When you start switching off instances to optimize usage (e.g., downscaling or weekend shut downs of instances), your commitment-based savings naturally decrease. This presents a dilemma: Should you increase usage to improve utilization and justify running resources full-time under commitments? Or should you reduce both utilization and commitment coverage, handling the remaining needs with on-demand pricing? Which approach would be more cost-effective?

Which commitment rate coverage yields the best value?

The answer lies in a simple yet powerful formula: Effective Saving Rates. This metric compares your actual costs under commitments to what you would have paid at on-demand rates.

To illustrate this concept, let's compare two supermarket discounts: "buy 2 get 1 free" versus "buy 3 get 2 free." Using the ESR formula, we can calculate that 1 -(2/3) = 0.33, while 1- (3/5) = 0.40. This shows that "buy 3 get 2 free" is actually the better deal.

What is ESR?

Calculating the ESR in Practice

Let's assume you have 20 compute instances running in your environment. Because development instances are shut down on weekends, your usage drops significantly during those times. This elasticity complicates the calculation for coverage. Given a high discount of 65% on RI and an average weekly usage of only 58%, how much should you commit? We'll assume the regular on-demand price is $0.1/hour.

Here is the ESR Calculation for 3 scenarios, 90% coverage (18 RIs Purchased), 75% coverage (15 RIs) and 60% Coverage (12 RI).

Example of ESR Calculation

Results:

  • Example A: Despite the higher coverage, you would be better off with on-demand only. The ESR was in negative.
  • Example B: The coverage is lowered and the utilization is not to the Maximum, yet it yields the highest savings.
  • Example C: Despite high utilization, the ESR remained lower than Example B because of reduced coverage.

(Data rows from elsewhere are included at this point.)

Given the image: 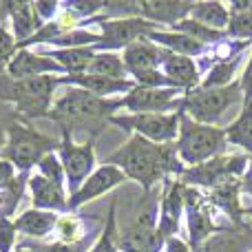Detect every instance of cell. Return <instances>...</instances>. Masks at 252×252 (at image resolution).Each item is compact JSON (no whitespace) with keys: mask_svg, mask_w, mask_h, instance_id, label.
Returning a JSON list of instances; mask_svg holds the SVG:
<instances>
[{"mask_svg":"<svg viewBox=\"0 0 252 252\" xmlns=\"http://www.w3.org/2000/svg\"><path fill=\"white\" fill-rule=\"evenodd\" d=\"M104 164L122 168L126 177L142 184V188L146 192L164 175H184V166L182 159H179L177 146H173V144H155L137 133L120 151H115L113 155L106 157Z\"/></svg>","mask_w":252,"mask_h":252,"instance_id":"cell-1","label":"cell"},{"mask_svg":"<svg viewBox=\"0 0 252 252\" xmlns=\"http://www.w3.org/2000/svg\"><path fill=\"white\" fill-rule=\"evenodd\" d=\"M118 109H122L120 100H104L84 89H73L58 97L49 118L60 122L62 130L73 133V128H97L104 120L113 118V111Z\"/></svg>","mask_w":252,"mask_h":252,"instance_id":"cell-2","label":"cell"},{"mask_svg":"<svg viewBox=\"0 0 252 252\" xmlns=\"http://www.w3.org/2000/svg\"><path fill=\"white\" fill-rule=\"evenodd\" d=\"M58 84H64L58 75H38L25 80L0 82V100L11 102L25 118H49L51 97Z\"/></svg>","mask_w":252,"mask_h":252,"instance_id":"cell-3","label":"cell"},{"mask_svg":"<svg viewBox=\"0 0 252 252\" xmlns=\"http://www.w3.org/2000/svg\"><path fill=\"white\" fill-rule=\"evenodd\" d=\"M226 128L219 126H208L199 124L190 118L182 115V126H179V139H177V153L179 159L184 164L199 166L206 161L221 157V153L226 151Z\"/></svg>","mask_w":252,"mask_h":252,"instance_id":"cell-4","label":"cell"},{"mask_svg":"<svg viewBox=\"0 0 252 252\" xmlns=\"http://www.w3.org/2000/svg\"><path fill=\"white\" fill-rule=\"evenodd\" d=\"M58 148H60V142H53L35 128L22 124H9L7 144L0 151V159L11 161L16 168L27 173L31 166H38L42 157H47L49 153L58 151Z\"/></svg>","mask_w":252,"mask_h":252,"instance_id":"cell-5","label":"cell"},{"mask_svg":"<svg viewBox=\"0 0 252 252\" xmlns=\"http://www.w3.org/2000/svg\"><path fill=\"white\" fill-rule=\"evenodd\" d=\"M241 102H246L241 84L232 82L230 87L223 89H195V91L186 93L182 111H186L195 122L215 126L221 122V118L232 106L241 104Z\"/></svg>","mask_w":252,"mask_h":252,"instance_id":"cell-6","label":"cell"},{"mask_svg":"<svg viewBox=\"0 0 252 252\" xmlns=\"http://www.w3.org/2000/svg\"><path fill=\"white\" fill-rule=\"evenodd\" d=\"M157 221V201L148 199L139 208L135 219L126 228H122L118 239V248L122 252H159L164 237L159 228H155Z\"/></svg>","mask_w":252,"mask_h":252,"instance_id":"cell-7","label":"cell"},{"mask_svg":"<svg viewBox=\"0 0 252 252\" xmlns=\"http://www.w3.org/2000/svg\"><path fill=\"white\" fill-rule=\"evenodd\" d=\"M111 122L120 128L135 130L137 135L151 139L155 144H173L179 137L182 111L177 113H139V115H113Z\"/></svg>","mask_w":252,"mask_h":252,"instance_id":"cell-8","label":"cell"},{"mask_svg":"<svg viewBox=\"0 0 252 252\" xmlns=\"http://www.w3.org/2000/svg\"><path fill=\"white\" fill-rule=\"evenodd\" d=\"M60 161L64 168L66 182H69V192H75L82 188L84 177H91L93 166H95V153H93V142L73 144L71 139V130H62V142H60Z\"/></svg>","mask_w":252,"mask_h":252,"instance_id":"cell-9","label":"cell"},{"mask_svg":"<svg viewBox=\"0 0 252 252\" xmlns=\"http://www.w3.org/2000/svg\"><path fill=\"white\" fill-rule=\"evenodd\" d=\"M246 166H248V157H215V159L206 161V164L192 166V168L184 170V182L197 184V186H208L217 188L226 182L239 179L246 175Z\"/></svg>","mask_w":252,"mask_h":252,"instance_id":"cell-10","label":"cell"},{"mask_svg":"<svg viewBox=\"0 0 252 252\" xmlns=\"http://www.w3.org/2000/svg\"><path fill=\"white\" fill-rule=\"evenodd\" d=\"M89 22H97L102 29V38L95 44L97 49H126L137 40L146 38L151 31H155V25L144 20V18H115V20H95V18H91Z\"/></svg>","mask_w":252,"mask_h":252,"instance_id":"cell-11","label":"cell"},{"mask_svg":"<svg viewBox=\"0 0 252 252\" xmlns=\"http://www.w3.org/2000/svg\"><path fill=\"white\" fill-rule=\"evenodd\" d=\"M182 89H151L135 87L120 100V106H126L133 115L139 113H166L175 106H184V100H177Z\"/></svg>","mask_w":252,"mask_h":252,"instance_id":"cell-12","label":"cell"},{"mask_svg":"<svg viewBox=\"0 0 252 252\" xmlns=\"http://www.w3.org/2000/svg\"><path fill=\"white\" fill-rule=\"evenodd\" d=\"M124 179H126V175H124L122 168H118V166H111V164H102L100 168L93 170L91 177H89L87 182L82 184V188H80L75 195H71L69 210H75L78 206H82V204H87V201L95 199V197L104 195L106 190L120 186Z\"/></svg>","mask_w":252,"mask_h":252,"instance_id":"cell-13","label":"cell"},{"mask_svg":"<svg viewBox=\"0 0 252 252\" xmlns=\"http://www.w3.org/2000/svg\"><path fill=\"white\" fill-rule=\"evenodd\" d=\"M192 2L182 0H151V2H133V18H144L148 22H164V25H179L190 16Z\"/></svg>","mask_w":252,"mask_h":252,"instance_id":"cell-14","label":"cell"},{"mask_svg":"<svg viewBox=\"0 0 252 252\" xmlns=\"http://www.w3.org/2000/svg\"><path fill=\"white\" fill-rule=\"evenodd\" d=\"M62 71L64 69H62L51 56H38V53H31V51H18L7 66L9 80L38 78V75H56V73H62Z\"/></svg>","mask_w":252,"mask_h":252,"instance_id":"cell-15","label":"cell"},{"mask_svg":"<svg viewBox=\"0 0 252 252\" xmlns=\"http://www.w3.org/2000/svg\"><path fill=\"white\" fill-rule=\"evenodd\" d=\"M186 201H184V184L166 179L164 184V197H161V217H159V232L166 241L173 239V235L179 228V217H182Z\"/></svg>","mask_w":252,"mask_h":252,"instance_id":"cell-16","label":"cell"},{"mask_svg":"<svg viewBox=\"0 0 252 252\" xmlns=\"http://www.w3.org/2000/svg\"><path fill=\"white\" fill-rule=\"evenodd\" d=\"M161 64H164V75L175 84L177 89L190 93L199 84V69L188 56H179L173 51L161 53Z\"/></svg>","mask_w":252,"mask_h":252,"instance_id":"cell-17","label":"cell"},{"mask_svg":"<svg viewBox=\"0 0 252 252\" xmlns=\"http://www.w3.org/2000/svg\"><path fill=\"white\" fill-rule=\"evenodd\" d=\"M29 190H31V199L33 206L38 210H69V201L64 197V186L51 182V179L35 175L29 179Z\"/></svg>","mask_w":252,"mask_h":252,"instance_id":"cell-18","label":"cell"},{"mask_svg":"<svg viewBox=\"0 0 252 252\" xmlns=\"http://www.w3.org/2000/svg\"><path fill=\"white\" fill-rule=\"evenodd\" d=\"M64 84H78L80 89L93 93L97 97L111 95V93H130L137 84L133 80H113V78H104V75H93V73H82V75H66L62 78Z\"/></svg>","mask_w":252,"mask_h":252,"instance_id":"cell-19","label":"cell"},{"mask_svg":"<svg viewBox=\"0 0 252 252\" xmlns=\"http://www.w3.org/2000/svg\"><path fill=\"white\" fill-rule=\"evenodd\" d=\"M9 18L13 25V38L18 44L27 42L29 38H33L40 29H42V18L35 13L33 4L27 2H9L7 4Z\"/></svg>","mask_w":252,"mask_h":252,"instance_id":"cell-20","label":"cell"},{"mask_svg":"<svg viewBox=\"0 0 252 252\" xmlns=\"http://www.w3.org/2000/svg\"><path fill=\"white\" fill-rule=\"evenodd\" d=\"M58 219H60V217H58L56 213L33 208V210H27V213H22L13 223H16V230H20V232H25V235L40 239V237L49 235L51 230H56Z\"/></svg>","mask_w":252,"mask_h":252,"instance_id":"cell-21","label":"cell"},{"mask_svg":"<svg viewBox=\"0 0 252 252\" xmlns=\"http://www.w3.org/2000/svg\"><path fill=\"white\" fill-rule=\"evenodd\" d=\"M186 210H188V235H190V244H192V248H199L217 230L213 223V217H210L208 201L204 199L201 204L186 208Z\"/></svg>","mask_w":252,"mask_h":252,"instance_id":"cell-22","label":"cell"},{"mask_svg":"<svg viewBox=\"0 0 252 252\" xmlns=\"http://www.w3.org/2000/svg\"><path fill=\"white\" fill-rule=\"evenodd\" d=\"M146 40H151V42H157V44H164V47L173 49L175 53H179V56H199V53H204L206 44H201L199 40L190 38V35L186 33H179V31H175V33H166V31H151V33L146 35Z\"/></svg>","mask_w":252,"mask_h":252,"instance_id":"cell-23","label":"cell"},{"mask_svg":"<svg viewBox=\"0 0 252 252\" xmlns=\"http://www.w3.org/2000/svg\"><path fill=\"white\" fill-rule=\"evenodd\" d=\"M190 16H192V20L201 22V25L210 27V29H215V31L228 29L230 18H232L230 9L221 2H192Z\"/></svg>","mask_w":252,"mask_h":252,"instance_id":"cell-24","label":"cell"},{"mask_svg":"<svg viewBox=\"0 0 252 252\" xmlns=\"http://www.w3.org/2000/svg\"><path fill=\"white\" fill-rule=\"evenodd\" d=\"M95 56L97 53L93 51V49H87V47H82V49H56V51H51V58L64 71H69V75L87 73Z\"/></svg>","mask_w":252,"mask_h":252,"instance_id":"cell-25","label":"cell"},{"mask_svg":"<svg viewBox=\"0 0 252 252\" xmlns=\"http://www.w3.org/2000/svg\"><path fill=\"white\" fill-rule=\"evenodd\" d=\"M248 244L250 237L246 232L226 230L206 239L199 248H195V252H248Z\"/></svg>","mask_w":252,"mask_h":252,"instance_id":"cell-26","label":"cell"},{"mask_svg":"<svg viewBox=\"0 0 252 252\" xmlns=\"http://www.w3.org/2000/svg\"><path fill=\"white\" fill-rule=\"evenodd\" d=\"M239 188H241V179H232L226 182L221 186L213 188V204H217L221 210H226L228 217H232L235 223H241V206H239Z\"/></svg>","mask_w":252,"mask_h":252,"instance_id":"cell-27","label":"cell"},{"mask_svg":"<svg viewBox=\"0 0 252 252\" xmlns=\"http://www.w3.org/2000/svg\"><path fill=\"white\" fill-rule=\"evenodd\" d=\"M226 137L230 144L241 146L252 155V100L244 102L239 118L226 128Z\"/></svg>","mask_w":252,"mask_h":252,"instance_id":"cell-28","label":"cell"},{"mask_svg":"<svg viewBox=\"0 0 252 252\" xmlns=\"http://www.w3.org/2000/svg\"><path fill=\"white\" fill-rule=\"evenodd\" d=\"M87 73L104 75V78H113V80H126L124 58L115 56V53H97Z\"/></svg>","mask_w":252,"mask_h":252,"instance_id":"cell-29","label":"cell"},{"mask_svg":"<svg viewBox=\"0 0 252 252\" xmlns=\"http://www.w3.org/2000/svg\"><path fill=\"white\" fill-rule=\"evenodd\" d=\"M237 64H239V56L235 60H221L210 69V73L204 78L199 89H223V87H230L232 80H235L237 73Z\"/></svg>","mask_w":252,"mask_h":252,"instance_id":"cell-30","label":"cell"},{"mask_svg":"<svg viewBox=\"0 0 252 252\" xmlns=\"http://www.w3.org/2000/svg\"><path fill=\"white\" fill-rule=\"evenodd\" d=\"M173 29H175V31H179V33H186V35H190V38L199 40L201 44L219 42V40H221L223 35H226L223 31H215V29H210V27L201 25V22L192 20V18H186V20H182L179 25H175Z\"/></svg>","mask_w":252,"mask_h":252,"instance_id":"cell-31","label":"cell"},{"mask_svg":"<svg viewBox=\"0 0 252 252\" xmlns=\"http://www.w3.org/2000/svg\"><path fill=\"white\" fill-rule=\"evenodd\" d=\"M230 25H228V35L232 38H252V9L230 13Z\"/></svg>","mask_w":252,"mask_h":252,"instance_id":"cell-32","label":"cell"},{"mask_svg":"<svg viewBox=\"0 0 252 252\" xmlns=\"http://www.w3.org/2000/svg\"><path fill=\"white\" fill-rule=\"evenodd\" d=\"M40 168V175L47 179H51V182L60 184V186H64V168H62V161L60 157H56V153H49L47 157H42V161L38 164Z\"/></svg>","mask_w":252,"mask_h":252,"instance_id":"cell-33","label":"cell"},{"mask_svg":"<svg viewBox=\"0 0 252 252\" xmlns=\"http://www.w3.org/2000/svg\"><path fill=\"white\" fill-rule=\"evenodd\" d=\"M58 235H60V241L62 244H80V235H82V226L75 217L71 215H64V217L58 219V226H56Z\"/></svg>","mask_w":252,"mask_h":252,"instance_id":"cell-34","label":"cell"},{"mask_svg":"<svg viewBox=\"0 0 252 252\" xmlns=\"http://www.w3.org/2000/svg\"><path fill=\"white\" fill-rule=\"evenodd\" d=\"M16 38H13L11 33H9L4 27H0V71H7L9 62L13 60V56H16Z\"/></svg>","mask_w":252,"mask_h":252,"instance_id":"cell-35","label":"cell"},{"mask_svg":"<svg viewBox=\"0 0 252 252\" xmlns=\"http://www.w3.org/2000/svg\"><path fill=\"white\" fill-rule=\"evenodd\" d=\"M16 223L7 217H0V252H11L16 244Z\"/></svg>","mask_w":252,"mask_h":252,"instance_id":"cell-36","label":"cell"},{"mask_svg":"<svg viewBox=\"0 0 252 252\" xmlns=\"http://www.w3.org/2000/svg\"><path fill=\"white\" fill-rule=\"evenodd\" d=\"M113 230H115V213H113V208H111V215H109V223H106V230L102 232V239L97 241L95 246L91 248V252H111L115 248L113 246Z\"/></svg>","mask_w":252,"mask_h":252,"instance_id":"cell-37","label":"cell"},{"mask_svg":"<svg viewBox=\"0 0 252 252\" xmlns=\"http://www.w3.org/2000/svg\"><path fill=\"white\" fill-rule=\"evenodd\" d=\"M38 252H84V244H51V246H35Z\"/></svg>","mask_w":252,"mask_h":252,"instance_id":"cell-38","label":"cell"},{"mask_svg":"<svg viewBox=\"0 0 252 252\" xmlns=\"http://www.w3.org/2000/svg\"><path fill=\"white\" fill-rule=\"evenodd\" d=\"M241 91H244V100L248 102L252 100V56H250V60H248V64H246V69H244V75H241Z\"/></svg>","mask_w":252,"mask_h":252,"instance_id":"cell-39","label":"cell"},{"mask_svg":"<svg viewBox=\"0 0 252 252\" xmlns=\"http://www.w3.org/2000/svg\"><path fill=\"white\" fill-rule=\"evenodd\" d=\"M13 182V164L7 159H0V188L9 186Z\"/></svg>","mask_w":252,"mask_h":252,"instance_id":"cell-40","label":"cell"},{"mask_svg":"<svg viewBox=\"0 0 252 252\" xmlns=\"http://www.w3.org/2000/svg\"><path fill=\"white\" fill-rule=\"evenodd\" d=\"M33 9H35V13H38L42 20H47V18L56 16L58 4L56 2H33Z\"/></svg>","mask_w":252,"mask_h":252,"instance_id":"cell-41","label":"cell"},{"mask_svg":"<svg viewBox=\"0 0 252 252\" xmlns=\"http://www.w3.org/2000/svg\"><path fill=\"white\" fill-rule=\"evenodd\" d=\"M166 252H190L186 244H184L182 239H177V237H173V239L166 241Z\"/></svg>","mask_w":252,"mask_h":252,"instance_id":"cell-42","label":"cell"},{"mask_svg":"<svg viewBox=\"0 0 252 252\" xmlns=\"http://www.w3.org/2000/svg\"><path fill=\"white\" fill-rule=\"evenodd\" d=\"M241 190L248 192V195L252 197V164L248 166V170H246L244 177H241Z\"/></svg>","mask_w":252,"mask_h":252,"instance_id":"cell-43","label":"cell"},{"mask_svg":"<svg viewBox=\"0 0 252 252\" xmlns=\"http://www.w3.org/2000/svg\"><path fill=\"white\" fill-rule=\"evenodd\" d=\"M16 252H38V250H35V246H20V248H18Z\"/></svg>","mask_w":252,"mask_h":252,"instance_id":"cell-44","label":"cell"}]
</instances>
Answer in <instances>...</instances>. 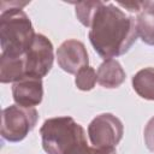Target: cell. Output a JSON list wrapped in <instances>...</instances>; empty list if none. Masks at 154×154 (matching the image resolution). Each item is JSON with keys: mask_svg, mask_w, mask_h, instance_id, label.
<instances>
[{"mask_svg": "<svg viewBox=\"0 0 154 154\" xmlns=\"http://www.w3.org/2000/svg\"><path fill=\"white\" fill-rule=\"evenodd\" d=\"M136 19L114 4L99 6L89 30V41L105 60L126 53L137 40Z\"/></svg>", "mask_w": 154, "mask_h": 154, "instance_id": "6da1fadb", "label": "cell"}, {"mask_svg": "<svg viewBox=\"0 0 154 154\" xmlns=\"http://www.w3.org/2000/svg\"><path fill=\"white\" fill-rule=\"evenodd\" d=\"M28 4L18 1L0 2V45L4 55L23 57L36 35L30 18L23 11V7Z\"/></svg>", "mask_w": 154, "mask_h": 154, "instance_id": "7a4b0ae2", "label": "cell"}, {"mask_svg": "<svg viewBox=\"0 0 154 154\" xmlns=\"http://www.w3.org/2000/svg\"><path fill=\"white\" fill-rule=\"evenodd\" d=\"M40 135L47 154H72L87 143L84 129L71 117H54L45 120Z\"/></svg>", "mask_w": 154, "mask_h": 154, "instance_id": "3957f363", "label": "cell"}, {"mask_svg": "<svg viewBox=\"0 0 154 154\" xmlns=\"http://www.w3.org/2000/svg\"><path fill=\"white\" fill-rule=\"evenodd\" d=\"M38 113L35 107L12 105L2 109L1 136L8 142H19L35 128Z\"/></svg>", "mask_w": 154, "mask_h": 154, "instance_id": "277c9868", "label": "cell"}, {"mask_svg": "<svg viewBox=\"0 0 154 154\" xmlns=\"http://www.w3.org/2000/svg\"><path fill=\"white\" fill-rule=\"evenodd\" d=\"M123 132V123L111 113L96 116L88 126L90 143L97 149L114 148L120 142Z\"/></svg>", "mask_w": 154, "mask_h": 154, "instance_id": "5b68a950", "label": "cell"}, {"mask_svg": "<svg viewBox=\"0 0 154 154\" xmlns=\"http://www.w3.org/2000/svg\"><path fill=\"white\" fill-rule=\"evenodd\" d=\"M54 60L53 45L42 34H36L24 54L25 73L29 77L42 78L52 69Z\"/></svg>", "mask_w": 154, "mask_h": 154, "instance_id": "8992f818", "label": "cell"}, {"mask_svg": "<svg viewBox=\"0 0 154 154\" xmlns=\"http://www.w3.org/2000/svg\"><path fill=\"white\" fill-rule=\"evenodd\" d=\"M58 65L67 73L76 75L81 69L88 66L89 58L85 46L78 40L64 41L57 51Z\"/></svg>", "mask_w": 154, "mask_h": 154, "instance_id": "52a82bcc", "label": "cell"}, {"mask_svg": "<svg viewBox=\"0 0 154 154\" xmlns=\"http://www.w3.org/2000/svg\"><path fill=\"white\" fill-rule=\"evenodd\" d=\"M12 96L16 105L23 107H35L41 103L43 97V85L41 78L25 76L13 83Z\"/></svg>", "mask_w": 154, "mask_h": 154, "instance_id": "ba28073f", "label": "cell"}, {"mask_svg": "<svg viewBox=\"0 0 154 154\" xmlns=\"http://www.w3.org/2000/svg\"><path fill=\"white\" fill-rule=\"evenodd\" d=\"M97 83L107 89H114L125 81V71L116 59L105 60L97 69Z\"/></svg>", "mask_w": 154, "mask_h": 154, "instance_id": "9c48e42d", "label": "cell"}, {"mask_svg": "<svg viewBox=\"0 0 154 154\" xmlns=\"http://www.w3.org/2000/svg\"><path fill=\"white\" fill-rule=\"evenodd\" d=\"M25 63L23 57H8L1 54L0 57V82L1 83H16L24 78Z\"/></svg>", "mask_w": 154, "mask_h": 154, "instance_id": "30bf717a", "label": "cell"}, {"mask_svg": "<svg viewBox=\"0 0 154 154\" xmlns=\"http://www.w3.org/2000/svg\"><path fill=\"white\" fill-rule=\"evenodd\" d=\"M132 88L141 97L154 100V67H146L135 73Z\"/></svg>", "mask_w": 154, "mask_h": 154, "instance_id": "8fae6325", "label": "cell"}, {"mask_svg": "<svg viewBox=\"0 0 154 154\" xmlns=\"http://www.w3.org/2000/svg\"><path fill=\"white\" fill-rule=\"evenodd\" d=\"M135 19L137 36L144 43L154 46V13L142 8Z\"/></svg>", "mask_w": 154, "mask_h": 154, "instance_id": "7c38bea8", "label": "cell"}, {"mask_svg": "<svg viewBox=\"0 0 154 154\" xmlns=\"http://www.w3.org/2000/svg\"><path fill=\"white\" fill-rule=\"evenodd\" d=\"M101 5V1H82L77 2L75 5V11H76V17L77 19L87 28H90L93 18Z\"/></svg>", "mask_w": 154, "mask_h": 154, "instance_id": "4fadbf2b", "label": "cell"}, {"mask_svg": "<svg viewBox=\"0 0 154 154\" xmlns=\"http://www.w3.org/2000/svg\"><path fill=\"white\" fill-rule=\"evenodd\" d=\"M97 82V73L91 66H84L76 73L75 83L79 90H91Z\"/></svg>", "mask_w": 154, "mask_h": 154, "instance_id": "5bb4252c", "label": "cell"}, {"mask_svg": "<svg viewBox=\"0 0 154 154\" xmlns=\"http://www.w3.org/2000/svg\"><path fill=\"white\" fill-rule=\"evenodd\" d=\"M143 137H144L146 147H147L150 152H154V117H152V118L148 120L147 125L144 126Z\"/></svg>", "mask_w": 154, "mask_h": 154, "instance_id": "9a60e30c", "label": "cell"}, {"mask_svg": "<svg viewBox=\"0 0 154 154\" xmlns=\"http://www.w3.org/2000/svg\"><path fill=\"white\" fill-rule=\"evenodd\" d=\"M119 7L125 8L130 13H140L142 10V1H130V2H117L116 4Z\"/></svg>", "mask_w": 154, "mask_h": 154, "instance_id": "2e32d148", "label": "cell"}, {"mask_svg": "<svg viewBox=\"0 0 154 154\" xmlns=\"http://www.w3.org/2000/svg\"><path fill=\"white\" fill-rule=\"evenodd\" d=\"M72 154H101V149H97V148H94V147H89L88 143H85L82 147H79L76 152H73Z\"/></svg>", "mask_w": 154, "mask_h": 154, "instance_id": "e0dca14e", "label": "cell"}, {"mask_svg": "<svg viewBox=\"0 0 154 154\" xmlns=\"http://www.w3.org/2000/svg\"><path fill=\"white\" fill-rule=\"evenodd\" d=\"M142 8L154 13V1H142Z\"/></svg>", "mask_w": 154, "mask_h": 154, "instance_id": "ac0fdd59", "label": "cell"}, {"mask_svg": "<svg viewBox=\"0 0 154 154\" xmlns=\"http://www.w3.org/2000/svg\"><path fill=\"white\" fill-rule=\"evenodd\" d=\"M101 154H117L114 148L111 149H101Z\"/></svg>", "mask_w": 154, "mask_h": 154, "instance_id": "d6986e66", "label": "cell"}]
</instances>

How to Use ESR to Calculate Optimal Commitment / On-Demand Ratio?

That brings us to the final point. While ESR indicates which deals are better, it doesn't directly show the best combination. To find the optimal mix, calculate different combinations of on-demand and commitment options (varying both coverage and utilization), then plot them on a graph or identify the highest ESR value.

Calculating ESR

While this calculation can be done programmatically using the ESR formula, it's only part of the pain. The complexity comes from having multiple savings combinations—mixing Saving Plans with Reserved Instances, plus choosing between standard and convertible RIs. If you'd rather skip this complexity, consider using ProsperOps, which automatically calculates ESR and structures commitment purchases to maximize your savings rates.

This article was inspired by a talk given Eric Carlin, the founder of ProsperOps

Summary

Neither high coverage nor utilization of cloud rates are reliable indicators of savings. The highest achievable saving rate can be calculated using the Effective Saving Rate (ESR) formula.

ESR is a straightforward formula that compares the savings generated from commitments to their equivalent on-demand rates.

Use this formula to determine which combination of coverage and utilization delivers maximum savings. Since optimizing rates is complex, automation tools are recommended.